SET EXERCISE:
List, copied in full, every line of the listing below that contains the word "among". Treat the match as case-sensitive.

* Start DATA LISTING *

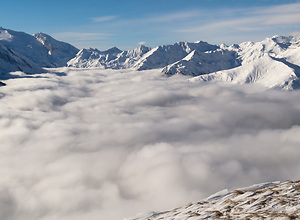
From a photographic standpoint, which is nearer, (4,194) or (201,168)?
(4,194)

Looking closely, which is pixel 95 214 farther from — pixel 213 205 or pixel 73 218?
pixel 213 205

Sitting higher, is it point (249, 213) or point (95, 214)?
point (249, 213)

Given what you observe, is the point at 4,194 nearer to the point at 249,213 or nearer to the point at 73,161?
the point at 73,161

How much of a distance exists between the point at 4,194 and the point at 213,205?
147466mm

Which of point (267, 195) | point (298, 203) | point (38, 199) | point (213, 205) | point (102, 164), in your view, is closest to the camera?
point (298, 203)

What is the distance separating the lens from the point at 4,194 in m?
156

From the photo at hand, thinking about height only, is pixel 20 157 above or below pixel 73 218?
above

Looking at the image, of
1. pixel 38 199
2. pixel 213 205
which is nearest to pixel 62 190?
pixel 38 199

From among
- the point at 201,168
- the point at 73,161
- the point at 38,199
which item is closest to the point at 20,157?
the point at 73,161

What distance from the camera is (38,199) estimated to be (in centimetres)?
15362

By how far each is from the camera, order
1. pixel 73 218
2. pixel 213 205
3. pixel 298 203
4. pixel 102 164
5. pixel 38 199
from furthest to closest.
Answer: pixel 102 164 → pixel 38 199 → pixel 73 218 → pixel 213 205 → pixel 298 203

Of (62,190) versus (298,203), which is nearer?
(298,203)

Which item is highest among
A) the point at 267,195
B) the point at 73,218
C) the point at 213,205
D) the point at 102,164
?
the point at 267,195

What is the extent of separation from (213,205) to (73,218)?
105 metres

* End DATA LISTING *
* Start DATA LISTING *

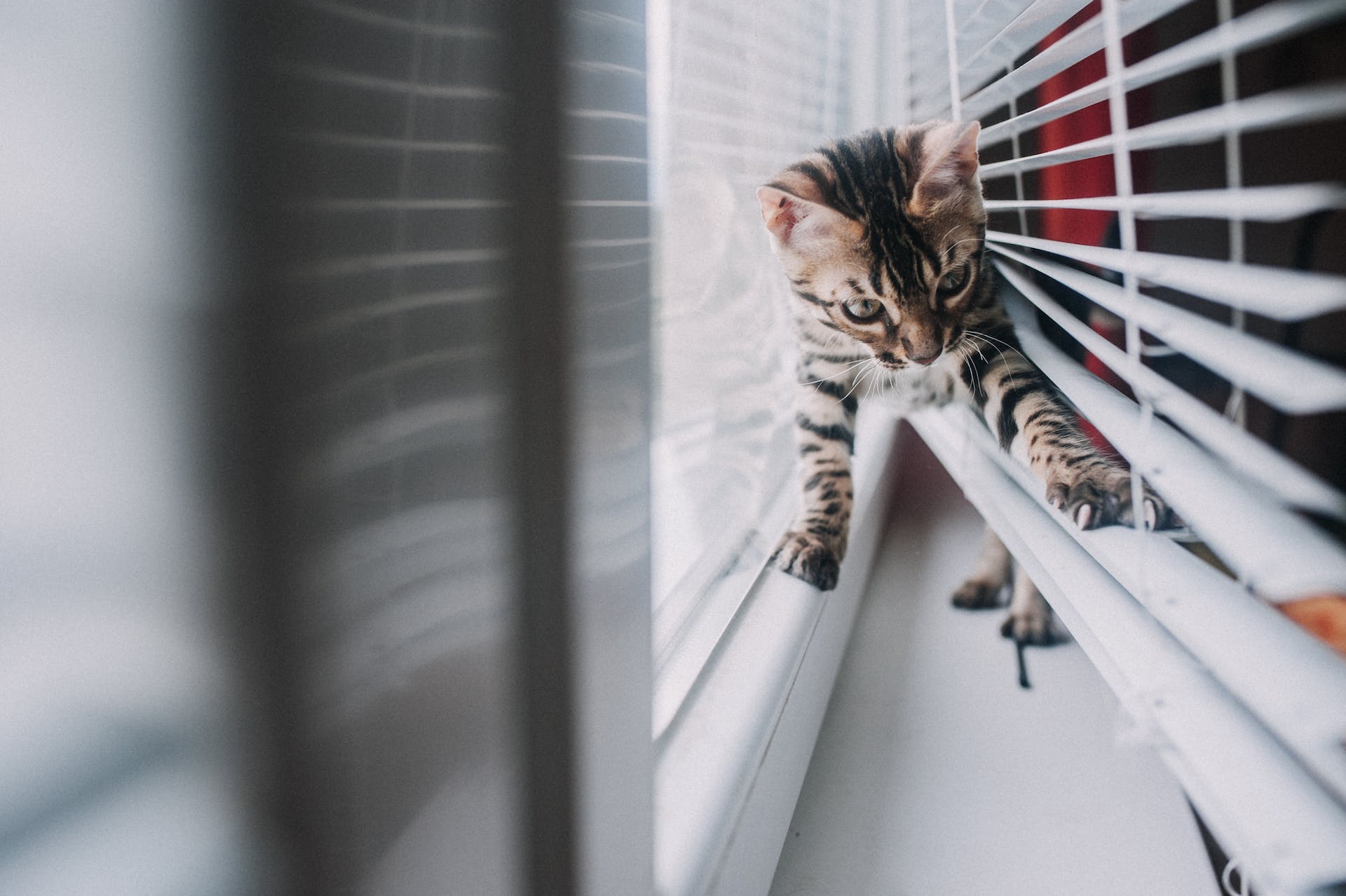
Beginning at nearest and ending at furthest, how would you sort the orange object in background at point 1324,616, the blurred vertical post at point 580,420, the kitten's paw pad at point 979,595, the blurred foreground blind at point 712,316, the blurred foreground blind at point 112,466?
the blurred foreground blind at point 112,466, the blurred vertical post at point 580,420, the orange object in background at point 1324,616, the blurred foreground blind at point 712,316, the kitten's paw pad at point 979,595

* End DATA LISTING *
* Start DATA LISTING *

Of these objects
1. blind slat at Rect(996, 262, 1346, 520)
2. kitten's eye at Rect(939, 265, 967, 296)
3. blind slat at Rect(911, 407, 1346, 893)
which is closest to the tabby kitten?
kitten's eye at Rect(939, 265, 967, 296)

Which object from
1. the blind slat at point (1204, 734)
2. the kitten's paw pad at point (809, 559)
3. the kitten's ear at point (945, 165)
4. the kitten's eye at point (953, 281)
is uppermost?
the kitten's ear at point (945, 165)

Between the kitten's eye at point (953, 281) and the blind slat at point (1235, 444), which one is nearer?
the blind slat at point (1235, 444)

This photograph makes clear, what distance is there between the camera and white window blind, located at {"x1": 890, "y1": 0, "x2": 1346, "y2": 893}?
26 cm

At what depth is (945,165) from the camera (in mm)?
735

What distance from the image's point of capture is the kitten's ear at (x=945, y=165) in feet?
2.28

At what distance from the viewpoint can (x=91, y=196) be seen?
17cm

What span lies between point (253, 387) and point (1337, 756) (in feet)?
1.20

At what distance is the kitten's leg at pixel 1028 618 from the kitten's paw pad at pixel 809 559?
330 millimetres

* End DATA LISTING *

SOLUTION TO THIS PROBLEM:
From among
Which item is highest among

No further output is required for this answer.